I’d buy a remanufactured engine or if necessary a used engine and try to get the rest of the normal life out of this car, making sure to keep the fluids at the right level this time.

Car will be worth only junk value with a blown engine, a few hundred dollars. So trade in will not work.

Look into getting a rebuilt engine, or even one from a junk yard, although the latter is risky.

sounds like your drain plug or filter was loose. Did you check those? Where did you get the oil changed? Jiffy Lube? they are known for doing things like this.

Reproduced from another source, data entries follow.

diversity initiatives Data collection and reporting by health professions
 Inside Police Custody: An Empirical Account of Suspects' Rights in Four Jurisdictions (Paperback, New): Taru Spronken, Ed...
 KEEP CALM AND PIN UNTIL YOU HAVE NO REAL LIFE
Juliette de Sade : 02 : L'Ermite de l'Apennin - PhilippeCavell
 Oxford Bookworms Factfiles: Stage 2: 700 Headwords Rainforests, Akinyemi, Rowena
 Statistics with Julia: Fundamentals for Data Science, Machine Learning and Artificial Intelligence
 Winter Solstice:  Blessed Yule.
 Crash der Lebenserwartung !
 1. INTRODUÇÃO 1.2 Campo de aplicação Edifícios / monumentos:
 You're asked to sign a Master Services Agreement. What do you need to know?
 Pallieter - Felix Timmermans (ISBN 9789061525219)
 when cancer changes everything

Kia has a 5 year, 60,000 miles powertrain warranty.Its extended to 10 years for oriignal owner.
Warranty Coverage
• Basic Warranty Coverage
Except as limited or excluded below, all components
of your new Kia Vehicle are covered for 60
months/60,000 miles from the Date of First Service,
whichever comes first (Basic Limited Warranty
Coverage). This Warranty does not cover wear and
maintenance items, or those items excluded
elsewhere in the Manual. See “Exceptions” and
“What is Not Covered.”
• Power Train Coverage
For Original Owners (defined below), the Power
Train Limited Warranty begins upon expiration of the
60 month/60,000 mile Basic Limited Warranty
Coverage, and will continue to cover the following
components up to 120 months or 100,000 miles from
the Date of First Service, whichever comes first. It
does not cover normal wear and tear, maintenance, or
those items excluded elsewhere in this manual. See
“Exceptions” and “What is Not Covered.”
The items covered by the Power Train Limited
Warranty include:

  • In the Engine: Cylinder block, cylinder head and
    all internal parts, timing gear, seals and gaskets,
    valve cover, flywheel, oil pump, water pump and
    turbo charger.
  • In the Transaxle: Transmission case and all
    internal parts, torque converter, drive shafts,
    universal joints, front hubs, bearings, seals and
  • In the Axles: Axle shafts and C-V joints
    (couplings), seals, hub and wheel bearings.
  • In the Transmission: Transmission case, transfer
    case, torque converter and all internal parts, seals,
    and gaskets.

Good Morning

I had both the oil and filter done at the Kia dealership

Thank you so much
I did purchase a engine but was having horrible issues with the mechanic. He seemed to be upset because I wouldn’t go his way of purchasing the used engine after I repeatedly told him I didn’t have the money at all for what he wanted to do.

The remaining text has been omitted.